Such a way of thinking may be considered as a simple and informal system of classification, and we usually do not even pay attention to this process.

    Formal classification, which is used in zoology, is a different matter. It conforms to strict rules, providing uniformity through an internationally understood nomenclature of all living organisms thereby simplifying cross-referencing and information retrieval. Formal classification, according to E. Mayr, may be restricted to taxonomy which "is the theory and practice of classifying organisms," or it may be practiced as systematics, which "is the science of the diversity of organisms." The latter definition suggests strong links to evolution, ecology, genetics and behavior which taxonomy need not have. These two branches of science––"taxonomy" and "systematics"––have a common basis: they must be scientific. This means that their prerequisite methods may be different, but their essence is measurement of phenomena and repeated observations. Such methods may differ for the various families of mollusks because of shell structure, but they must be repeatable and, preferably, quantitative. Scientific hypotheses and theories are usually developed after comprehensive material is collected based on the scientific method chosen.

    It is interesting and perhaps instructive to look at the history and fate of one such method.

    This method was apparently based on the following assumptions:
   1.) In each species, a correlation exists between the length of a Cowry shell and the number of its columellar and labial teeth. This relationship was established scientifically in the earlier, published works of F. A. Schilder.

Collected data:
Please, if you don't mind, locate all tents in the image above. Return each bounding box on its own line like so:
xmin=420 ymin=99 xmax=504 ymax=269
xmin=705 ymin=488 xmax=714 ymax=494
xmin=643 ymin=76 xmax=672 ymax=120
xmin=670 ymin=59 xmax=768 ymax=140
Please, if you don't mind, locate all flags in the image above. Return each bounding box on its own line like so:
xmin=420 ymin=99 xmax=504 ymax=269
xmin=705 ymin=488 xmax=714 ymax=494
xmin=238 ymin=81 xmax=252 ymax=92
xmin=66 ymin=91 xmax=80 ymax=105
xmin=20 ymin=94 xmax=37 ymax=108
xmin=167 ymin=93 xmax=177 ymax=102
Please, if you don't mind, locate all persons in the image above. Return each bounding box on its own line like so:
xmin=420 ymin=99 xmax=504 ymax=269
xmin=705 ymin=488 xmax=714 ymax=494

> Assignment A: In the passage on classification, reproduce everything from "It is interesting" down to "F. A. Schilder.".
> Assignment B: The passage on classification says systematics has strong links to certain fields that taxonomy need not have. Name all of those fields.

> Exercise answer A:
It is interesting and perhaps instructive to look at the history and fate of one such method.

    This method was apparently based on the following assumptions:
   1.) In each species, a correlation exists between the length of a Cowry shell and the number of its columellar and labial teeth. This relationship was established scientifically in the earlier, published works of F. A. Schilder.

> Exercise answer B: Evolution, ecology, genetics, and behavior.